Well, children, I hope you’re all well and truly recovered from the week of glowstick- and naivete-fuelled debauchery that was freshers’ week. I jest, of course, and send my commiserations to the freshers, waking up with their first hangover after passing out in their second half of cider. Still, now that the kiddies are out of the way, the grown-ups can get back to the serious drinking.
I hope you’ve all caught the theatre bug (I’m not sure if it’s sexually transmitted or hot-airborne, but either way it’s everywhere).
Now, I’m going to start name-dropping in this column, so for all you freshers out there, I’m going to label them – it I put a * after their name, they’re some thespy loser not worth knowing; if I put a # after their name, they’re very important and fantastic and worth looking out for. You will never see a #.
What’s that cresting the horizon? Is it a bird? A plane? A for the benefit and advancement of humanity? No! It’s a new Oxford Playhouse production. In this case, Charlotte Beynon’s* Royal Hunt of the Sun – not to be confused with Shaffer’s other works about a tiny German soldier trying to stay clean in the trenches of WWI (Soiled Runt of the Hun), or a group of Etonians trying to escape Oxford down the Cherwell (Spoiled Punt on the Run), or [Editors note: You really don’t want to hear this next title. Really]. Apparently it’s not selling all that strongly, as it’s too violent for the old dears that make up the matinee contingent of the Playhouse-goers.
There’re a couple of other shows on this next week: Murder in the Cathedral, which involves singing and the Lesson, which involves an upside down chair. I don’t know enough about them for proper abuse, so I’ll just cover the general basics: they’re awful, everyone involved in them is a wanker and the world would be better if they burned down.

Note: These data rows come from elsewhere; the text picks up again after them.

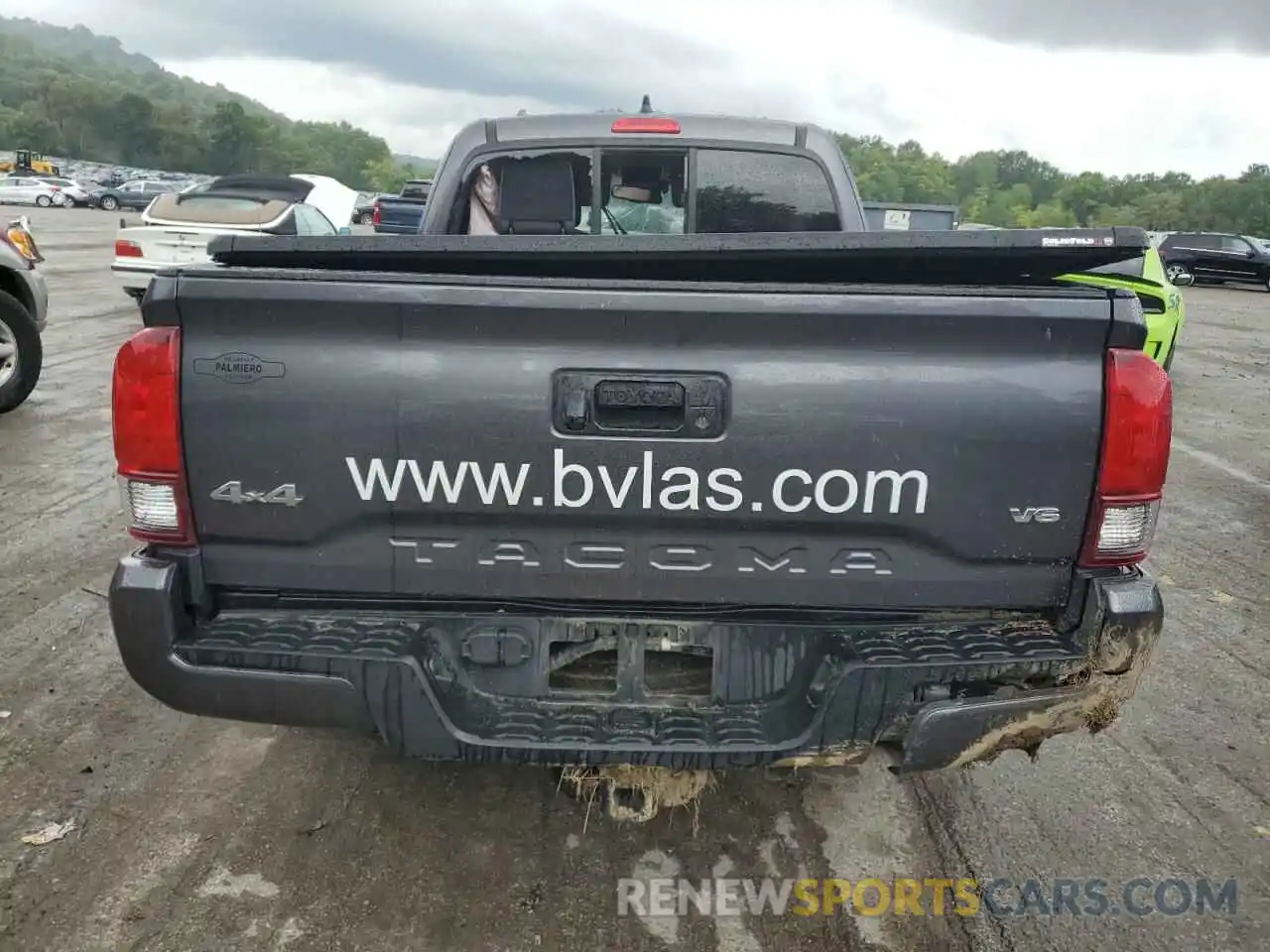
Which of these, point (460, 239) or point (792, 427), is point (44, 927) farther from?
point (792, 427)

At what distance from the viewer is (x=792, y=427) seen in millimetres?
2232

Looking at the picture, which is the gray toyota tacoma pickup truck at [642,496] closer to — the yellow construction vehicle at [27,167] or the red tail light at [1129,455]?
the red tail light at [1129,455]

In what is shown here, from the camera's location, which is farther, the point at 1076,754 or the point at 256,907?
the point at 1076,754

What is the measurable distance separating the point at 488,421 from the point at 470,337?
7.6 inches

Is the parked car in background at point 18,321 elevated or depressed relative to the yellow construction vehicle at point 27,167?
depressed

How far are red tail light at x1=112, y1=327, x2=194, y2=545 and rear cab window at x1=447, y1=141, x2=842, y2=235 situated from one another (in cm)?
208

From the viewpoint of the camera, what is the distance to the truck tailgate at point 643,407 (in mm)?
2199

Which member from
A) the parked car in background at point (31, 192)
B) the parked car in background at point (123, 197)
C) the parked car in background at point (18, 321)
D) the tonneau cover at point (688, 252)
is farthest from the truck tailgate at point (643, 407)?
the parked car in background at point (123, 197)

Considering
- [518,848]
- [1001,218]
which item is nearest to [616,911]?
[518,848]

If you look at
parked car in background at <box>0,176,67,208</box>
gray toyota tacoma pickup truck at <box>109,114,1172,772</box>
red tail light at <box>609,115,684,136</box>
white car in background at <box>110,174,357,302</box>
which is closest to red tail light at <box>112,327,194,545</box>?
gray toyota tacoma pickup truck at <box>109,114,1172,772</box>

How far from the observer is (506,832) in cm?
290

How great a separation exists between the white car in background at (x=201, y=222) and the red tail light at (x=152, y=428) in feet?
28.3

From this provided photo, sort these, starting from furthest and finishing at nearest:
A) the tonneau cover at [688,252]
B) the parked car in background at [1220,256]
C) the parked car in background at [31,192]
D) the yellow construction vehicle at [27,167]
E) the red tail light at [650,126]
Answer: the yellow construction vehicle at [27,167]
the parked car in background at [31,192]
the parked car in background at [1220,256]
the red tail light at [650,126]
the tonneau cover at [688,252]

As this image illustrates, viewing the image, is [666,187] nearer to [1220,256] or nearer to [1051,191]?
[1220,256]
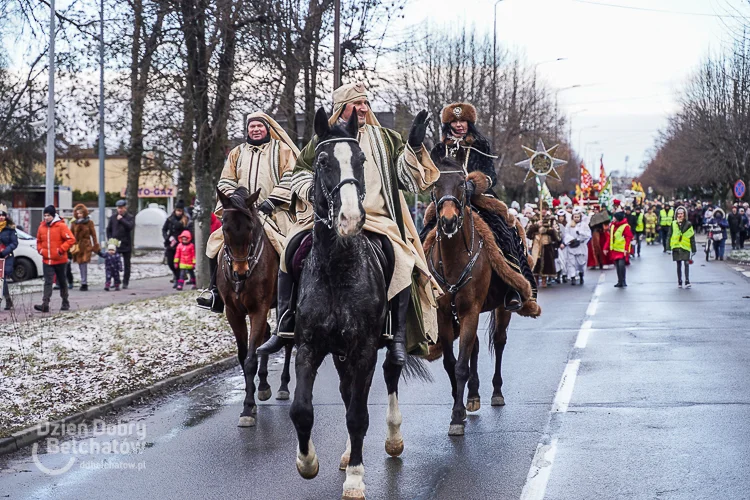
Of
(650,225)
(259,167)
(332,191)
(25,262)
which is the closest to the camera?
(332,191)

Oh, if you want a laugh, check out the Oxford Theatre Review’s video of the Oxford theatre scene. I’ve never seen so many people be so passionate about a pile of shit since James Corrigan* staged a play in his toilet. When the best acting comes from the panto club (they’re the ones with the lettuce), you know you’re in trouble. Oh, and Alex Jeffries*, after the video, I think you and the Oxford Theatre Scene need to have a talk: it loves you, but it’s not in love with you.